:: Exercise instructions ::
Write out the material exactly, without any of its pictures.
╭─ Items
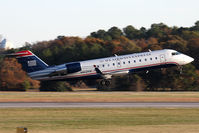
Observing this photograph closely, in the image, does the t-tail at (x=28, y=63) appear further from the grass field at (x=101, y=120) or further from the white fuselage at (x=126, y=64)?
the grass field at (x=101, y=120)

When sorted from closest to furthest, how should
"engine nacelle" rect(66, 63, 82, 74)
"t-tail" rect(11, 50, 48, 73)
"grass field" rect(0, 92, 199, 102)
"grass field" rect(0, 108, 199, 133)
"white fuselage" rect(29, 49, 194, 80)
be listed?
"grass field" rect(0, 108, 199, 133), "grass field" rect(0, 92, 199, 102), "white fuselage" rect(29, 49, 194, 80), "engine nacelle" rect(66, 63, 82, 74), "t-tail" rect(11, 50, 48, 73)

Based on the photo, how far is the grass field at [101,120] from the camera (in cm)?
2572

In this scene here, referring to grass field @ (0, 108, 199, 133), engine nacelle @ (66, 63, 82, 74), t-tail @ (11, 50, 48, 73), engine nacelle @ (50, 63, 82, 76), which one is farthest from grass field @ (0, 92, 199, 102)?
grass field @ (0, 108, 199, 133)

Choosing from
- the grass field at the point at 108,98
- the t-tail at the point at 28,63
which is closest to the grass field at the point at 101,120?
the grass field at the point at 108,98

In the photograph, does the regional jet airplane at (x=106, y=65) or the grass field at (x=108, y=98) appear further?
the regional jet airplane at (x=106, y=65)

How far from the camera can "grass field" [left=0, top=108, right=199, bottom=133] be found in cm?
2572

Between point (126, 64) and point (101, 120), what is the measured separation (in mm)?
27146

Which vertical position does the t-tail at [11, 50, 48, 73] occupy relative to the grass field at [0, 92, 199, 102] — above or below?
above

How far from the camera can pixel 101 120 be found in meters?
30.3

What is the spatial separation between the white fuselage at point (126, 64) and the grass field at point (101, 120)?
64.5 feet

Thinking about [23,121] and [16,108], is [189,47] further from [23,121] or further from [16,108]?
[23,121]

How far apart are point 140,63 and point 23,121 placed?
95.7 feet

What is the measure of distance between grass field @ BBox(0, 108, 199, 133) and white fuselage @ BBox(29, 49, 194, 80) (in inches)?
774

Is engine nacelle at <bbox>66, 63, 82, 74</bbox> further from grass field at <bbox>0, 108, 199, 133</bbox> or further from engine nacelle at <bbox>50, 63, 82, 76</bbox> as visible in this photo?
grass field at <bbox>0, 108, 199, 133</bbox>
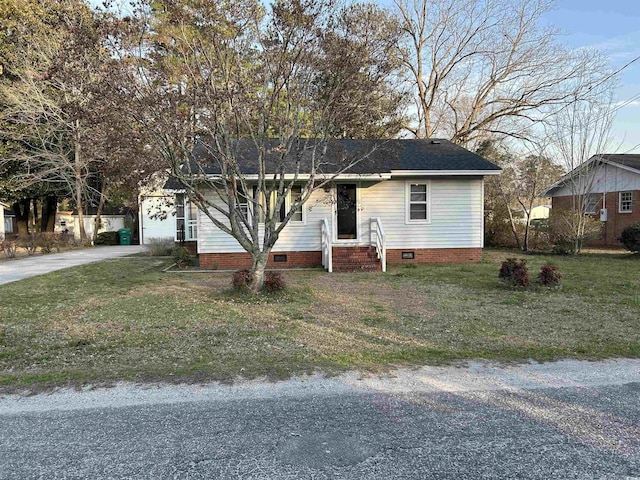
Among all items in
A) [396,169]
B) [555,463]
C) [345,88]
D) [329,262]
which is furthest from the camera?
[396,169]

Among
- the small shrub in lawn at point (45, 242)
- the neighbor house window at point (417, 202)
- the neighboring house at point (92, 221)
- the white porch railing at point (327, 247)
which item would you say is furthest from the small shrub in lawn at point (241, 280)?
the neighboring house at point (92, 221)

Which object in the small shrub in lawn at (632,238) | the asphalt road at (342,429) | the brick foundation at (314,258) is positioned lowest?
the asphalt road at (342,429)

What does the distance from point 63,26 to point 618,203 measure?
22911 mm

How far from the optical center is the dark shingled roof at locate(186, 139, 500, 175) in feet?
34.0

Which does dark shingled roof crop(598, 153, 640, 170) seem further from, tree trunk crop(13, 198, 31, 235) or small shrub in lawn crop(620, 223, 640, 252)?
tree trunk crop(13, 198, 31, 235)

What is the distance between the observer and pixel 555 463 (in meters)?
2.68

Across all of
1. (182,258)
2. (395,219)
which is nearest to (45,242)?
(182,258)

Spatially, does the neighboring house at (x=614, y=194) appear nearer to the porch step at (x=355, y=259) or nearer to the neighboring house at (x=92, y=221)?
the porch step at (x=355, y=259)

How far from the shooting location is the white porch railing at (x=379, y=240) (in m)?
12.4

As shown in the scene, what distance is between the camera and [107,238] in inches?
1064

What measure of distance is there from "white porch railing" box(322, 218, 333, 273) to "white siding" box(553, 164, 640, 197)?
A: 13163 mm

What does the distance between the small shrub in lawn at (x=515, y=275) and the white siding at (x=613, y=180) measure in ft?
42.5

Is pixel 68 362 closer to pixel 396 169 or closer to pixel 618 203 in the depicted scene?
pixel 396 169

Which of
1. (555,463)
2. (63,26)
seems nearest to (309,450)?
(555,463)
╰─
:: Finished answer ::
Observing this photograph closely, in the image, does the t-tail at (x=28, y=63) appear further from the grass field at (x=101, y=120) or further from the white fuselage at (x=126, y=64)?
the grass field at (x=101, y=120)

When sorted from closest to furthest, how should
"engine nacelle" rect(66, 63, 82, 74)
"t-tail" rect(11, 50, 48, 73)
"grass field" rect(0, 92, 199, 102)
"grass field" rect(0, 108, 199, 133)
"white fuselage" rect(29, 49, 194, 80)
be listed?
"grass field" rect(0, 108, 199, 133), "grass field" rect(0, 92, 199, 102), "white fuselage" rect(29, 49, 194, 80), "engine nacelle" rect(66, 63, 82, 74), "t-tail" rect(11, 50, 48, 73)

Based on the photo, how far is the grass field at [101,120] from the camera (in cm)?
2572

In this scene here, referring to grass field @ (0, 108, 199, 133), engine nacelle @ (66, 63, 82, 74), t-tail @ (11, 50, 48, 73), engine nacelle @ (50, 63, 82, 76), which one is farthest from grass field @ (0, 92, 199, 102)?
grass field @ (0, 108, 199, 133)

Choosing from
- the grass field at the point at 108,98
- the t-tail at the point at 28,63
which is closest to the grass field at the point at 101,120?
the grass field at the point at 108,98

In the photograph, does the regional jet airplane at (x=106, y=65) or the grass field at (x=108, y=98) appear further?
the regional jet airplane at (x=106, y=65)

How far from the camera can "grass field" [left=0, top=108, right=199, bottom=133] be found in cm?
2572

Between point (126, 64) and point (101, 120), what is the measured separation (in mm)?
27146

Which vertical position does the t-tail at [11, 50, 48, 73] occupy relative to the grass field at [0, 92, 199, 102] — above or below?
above

How far from the camera can pixel 101 120 be found in meters?
30.3

What is the spatial separation between the white fuselage at point (126, 64) and the grass field at point (101, 120)?
64.5 feet

Thinking about [23,121] and [16,108], is [189,47] further from [23,121] or further from [16,108]?
[23,121]

How far apart are point 140,63 and point 23,121 placed?
95.7 feet

What is the measure of distance between grass field @ BBox(0, 108, 199, 133) and white fuselage @ BBox(29, 49, 194, 80) (in inches)?
774

Is engine nacelle at <bbox>66, 63, 82, 74</bbox> further from grass field at <bbox>0, 108, 199, 133</bbox> or further from engine nacelle at <bbox>50, 63, 82, 76</bbox> as visible in this photo?
grass field at <bbox>0, 108, 199, 133</bbox>
Among all items in
A) [396,169]
B) [555,463]
C) [345,88]
D) [329,262]
which is furthest from the camera?
[396,169]

Among
- the small shrub in lawn at point (45, 242)
- the neighbor house window at point (417, 202)
- the neighboring house at point (92, 221)
- the white porch railing at point (327, 247)
which item would you say is furthest from the small shrub in lawn at point (241, 280)?
the neighboring house at point (92, 221)

Which object in the small shrub in lawn at (632,238) | the asphalt road at (342,429) | the brick foundation at (314,258) is positioned lowest?
the asphalt road at (342,429)

What does the distance from point 63,26 to point 618,203 measure?
22911 mm

How far from the optical center is the dark shingled roof at locate(186, 139, 500, 175) in feet?
34.0

Which does dark shingled roof crop(598, 153, 640, 170) seem further from, tree trunk crop(13, 198, 31, 235) or small shrub in lawn crop(620, 223, 640, 252)?
tree trunk crop(13, 198, 31, 235)

What is the distance between the observer and pixel 555 463 (in meters)?
2.68

Across all of
1. (182,258)
2. (395,219)
which is nearest to (45,242)?
(182,258)

Spatially, does the neighboring house at (x=614, y=194) appear nearer to the porch step at (x=355, y=259) or nearer to the neighboring house at (x=92, y=221)?
the porch step at (x=355, y=259)

How far from the shooting location is the white porch railing at (x=379, y=240) (in m)?
12.4

As shown in the scene, what distance is between the camera and [107,238] in inches?
1064

What measure of distance is there from "white porch railing" box(322, 218, 333, 273) to "white siding" box(553, 164, 640, 197)?
A: 13163 mm

What does the distance between the small shrub in lawn at (x=515, y=275) and the white siding at (x=613, y=180) measure in ft?
42.5

Is pixel 68 362 closer to pixel 396 169 or closer to pixel 618 203 in the depicted scene?
pixel 396 169

Which of
1. (555,463)
2. (63,26)
seems nearest to (309,450)?
(555,463)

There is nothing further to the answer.